Grossiste et services fictifs de coopération commerciale

Un grossiste en fruits et légumes, qui revend ses produits notamment sur un Marché d’Intérêt National (MIN) à Marseille, avait conclu en 2011 avec plusieurs fournisseurs des contrats prévoyant à sa charge une obligation de mettre en avant les produits des fournisseurs. Cette mise en avant devait se faire (i) sur le lieu de vente, au moyen d’une présentation des produits dans un espace réservé, soigné et identifié, permettant leur valorisation et leur individualisation par rapport aux autres produits et (ii) sur le site internet du grossiste, dans un encart privilégié.

Suite à plusieurs contrôles de la DGCCRF au MIN de Marseille, le Ministre a engagé une action sur le fondement de l’article L.442-6-I-1° du Code de commerce, qui interdit le fait d’obtenir ou de tenter d’obtenir d’un partenaire commercial un avantage quelconque ne correspondant à aucun service commercial effectivement rendu ou manifestement disproportionné au regard de la valeur du service rendu.

Dans un arrêt du 15 janvier 2015, la Cour d’appel de Paris, précisant qu’il appartenait au distributeur d’apporter la preuve de la réalisation du service, a considéré que les services de mise en avant n’avaient pas été rendus, en tout cas pas conformément aux contrats conclus.

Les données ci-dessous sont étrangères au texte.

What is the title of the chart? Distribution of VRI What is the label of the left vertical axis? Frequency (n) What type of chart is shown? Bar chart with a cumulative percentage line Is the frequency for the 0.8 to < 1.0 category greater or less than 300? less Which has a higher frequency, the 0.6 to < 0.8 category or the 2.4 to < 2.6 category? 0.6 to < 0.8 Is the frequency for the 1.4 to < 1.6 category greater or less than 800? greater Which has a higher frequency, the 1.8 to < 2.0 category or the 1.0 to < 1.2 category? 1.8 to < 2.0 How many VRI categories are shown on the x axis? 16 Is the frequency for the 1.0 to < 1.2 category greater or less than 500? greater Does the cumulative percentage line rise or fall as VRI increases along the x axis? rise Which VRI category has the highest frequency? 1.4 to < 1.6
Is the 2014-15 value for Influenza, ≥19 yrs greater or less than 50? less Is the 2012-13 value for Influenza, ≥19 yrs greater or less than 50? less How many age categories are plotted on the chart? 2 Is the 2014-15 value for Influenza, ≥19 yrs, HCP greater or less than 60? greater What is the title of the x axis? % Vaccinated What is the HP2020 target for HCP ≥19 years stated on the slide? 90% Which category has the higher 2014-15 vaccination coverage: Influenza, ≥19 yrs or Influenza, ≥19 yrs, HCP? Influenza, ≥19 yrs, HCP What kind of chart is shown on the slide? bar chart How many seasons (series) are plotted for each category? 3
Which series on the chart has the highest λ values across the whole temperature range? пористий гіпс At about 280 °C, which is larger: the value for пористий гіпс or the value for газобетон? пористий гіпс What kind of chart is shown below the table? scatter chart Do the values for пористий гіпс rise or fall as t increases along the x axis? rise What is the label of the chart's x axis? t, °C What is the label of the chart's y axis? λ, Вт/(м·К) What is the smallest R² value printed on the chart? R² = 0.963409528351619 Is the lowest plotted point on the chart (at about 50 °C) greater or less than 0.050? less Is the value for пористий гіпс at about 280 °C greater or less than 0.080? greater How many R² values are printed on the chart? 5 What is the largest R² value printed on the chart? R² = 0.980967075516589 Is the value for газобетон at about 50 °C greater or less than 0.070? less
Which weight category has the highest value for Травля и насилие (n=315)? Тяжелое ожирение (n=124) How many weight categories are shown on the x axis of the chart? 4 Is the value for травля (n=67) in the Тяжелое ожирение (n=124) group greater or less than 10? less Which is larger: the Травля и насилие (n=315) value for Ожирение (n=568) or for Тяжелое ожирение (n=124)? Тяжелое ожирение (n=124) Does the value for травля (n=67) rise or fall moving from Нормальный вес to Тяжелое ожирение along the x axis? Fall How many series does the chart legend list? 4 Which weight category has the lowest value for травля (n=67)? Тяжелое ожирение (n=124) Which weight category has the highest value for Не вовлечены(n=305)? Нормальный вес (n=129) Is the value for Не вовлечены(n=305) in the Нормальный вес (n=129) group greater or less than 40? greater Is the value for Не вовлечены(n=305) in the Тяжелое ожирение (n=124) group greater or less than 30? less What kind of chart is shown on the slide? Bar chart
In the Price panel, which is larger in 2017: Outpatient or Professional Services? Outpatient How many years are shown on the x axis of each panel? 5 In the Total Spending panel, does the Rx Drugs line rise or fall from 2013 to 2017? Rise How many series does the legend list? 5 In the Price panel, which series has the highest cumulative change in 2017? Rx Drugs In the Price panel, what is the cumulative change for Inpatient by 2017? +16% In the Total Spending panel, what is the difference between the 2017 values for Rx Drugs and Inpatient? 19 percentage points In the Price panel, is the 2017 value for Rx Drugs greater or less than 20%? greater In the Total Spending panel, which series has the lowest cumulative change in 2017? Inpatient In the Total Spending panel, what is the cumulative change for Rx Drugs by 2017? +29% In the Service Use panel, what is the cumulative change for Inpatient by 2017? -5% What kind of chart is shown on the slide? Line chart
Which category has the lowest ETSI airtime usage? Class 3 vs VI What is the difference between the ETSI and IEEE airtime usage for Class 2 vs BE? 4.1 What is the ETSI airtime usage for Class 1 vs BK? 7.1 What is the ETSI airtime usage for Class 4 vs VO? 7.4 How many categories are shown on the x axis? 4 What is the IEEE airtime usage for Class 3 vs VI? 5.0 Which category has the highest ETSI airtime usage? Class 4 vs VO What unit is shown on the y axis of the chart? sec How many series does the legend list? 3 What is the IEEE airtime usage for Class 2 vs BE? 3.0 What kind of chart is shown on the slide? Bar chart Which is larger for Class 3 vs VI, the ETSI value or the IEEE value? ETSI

En effet, sur le lieu de vente, le grossiste s’était contenté de disposer au premier rang de son espace de vente les palettes de produits des fournisseurs concernés, sans véritable espace réservé, soigné et identifié. Au surplus, le grossiste avait reconnu qu’aucun aménagement particulier des locaux du MIN n’avait été effectué et qu’une adaptation des lieux était techniquement impossible.

Quant au site internet, le grossiste a reconnu ne pas avoir mis en place les encarts privilégiés prévus aux contrats.

La Cour a, par ailleurs, relevé que la mise en place des services de mise en avant avait été concomitante à l’adoption de la loi de modernisation de l’agriculture et de la pêche ayant prohibé l’application de remises, rabais et ristournes (RRR) pour l’achat de fruits et légumes frais, ce qui laissait supposer que les services avaient pour but de venir compenser la perte pour le grossiste des RRR dont il bénéficiait précédemment.

Le grossiste a donc été condamné à la répétition de l’indu et au paiement d’une amende civile de 80 000 euros (que la Cour a justifié par le chiffre d’affaires de 85 millions d’euros réalisé par le groupe du grossiste). Par ailleurs, la clause des contrats relative aux services de mise en avant a été déclarée nulle.